**Exercise text**:
-*-*-

The doll breast implant poll is for real.

When I saw all the Western news report, my reaction is along the lines of "I TOLD YOU SO.". I am completely apathetic about it, actually, OK. maybe I like what I saw in the Western media a little.

This is just the way it is: Western media is a propaganda tool and watching it will lead you to be brainwashed. I have said that for many many years.

The current anti-Western media movement in China has a dark side to it, and that is, it could cause the Western media to be more self conscious and therefore allow themselves to hide their hypocracy better the next time. This would work against us in the long run.

Rather it would have been better for this to be a silent period of evidence gathering so that the hypocracy could be documented for the benefit of the next generation of Chinese.

In other words, we do not hate you, but we will not buy your medias or your news, and whenever you trip we will be there to document them.

-*-*-

**Data**:
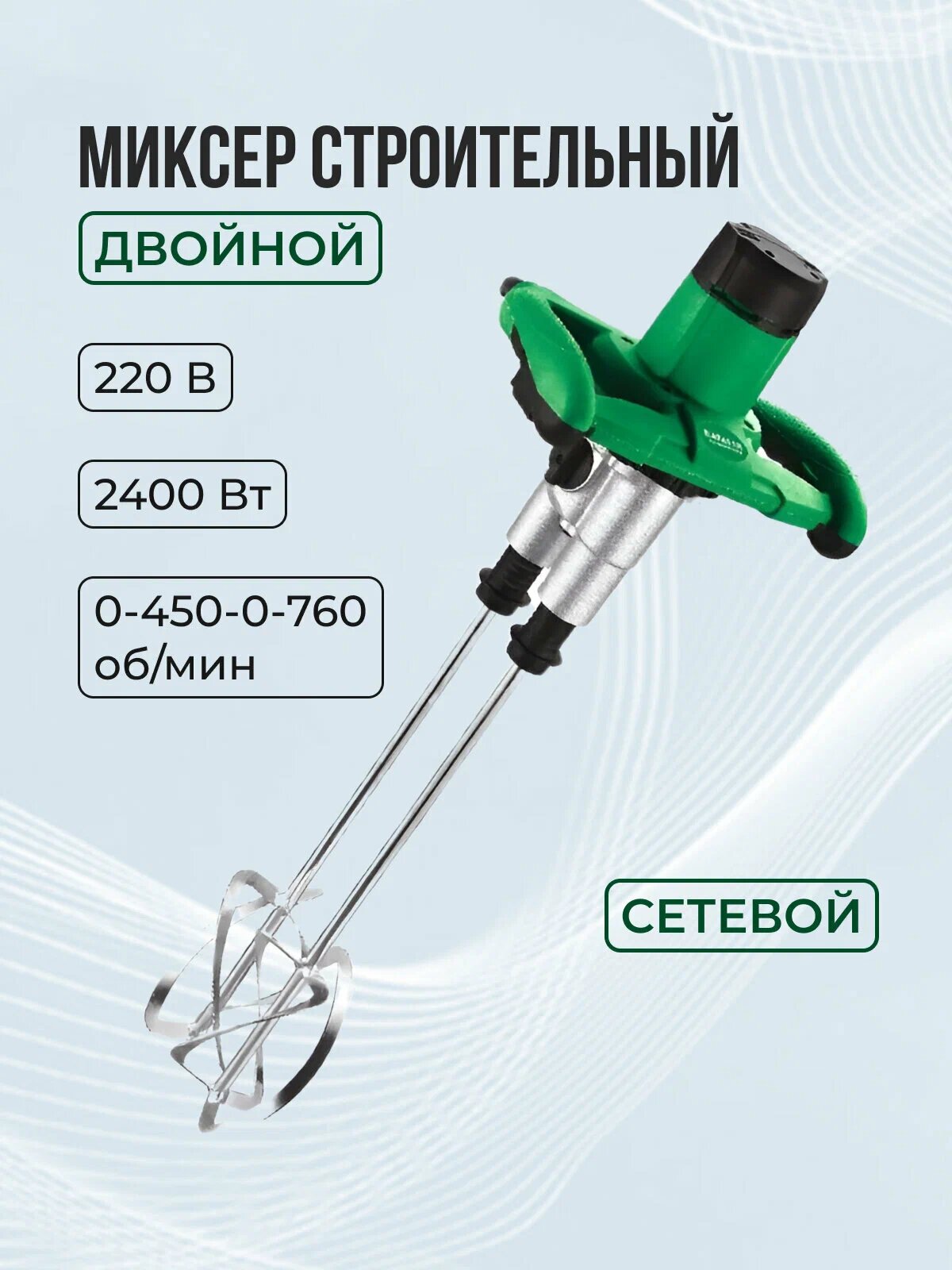 Строительный миксер двойной RST-2045 2400Вт  безударный 2 скорости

-*-*-

**Work instructions**:
a) Check each statement below against the post about Western media. For each one, answer yes or no and quote the exact words from the post that decide it. (i) The writer sees no downside to the current anti-Western media movement in China. (ii) The writer would have preferred a silent period of evidence gathering. (iii) The post states that "we" hate the ones it addresses.
b) According to the post about Western media, what will watching Western media lead you to be?

**Task solutions**:
a)
(i) No: "The current anti-Western media movement in China has a dark side to it"
(ii) Yes: "it would have been better for this to be a silent period of evidence gathering"
(iii) No: "we do not hate you"

b) Brainwashed.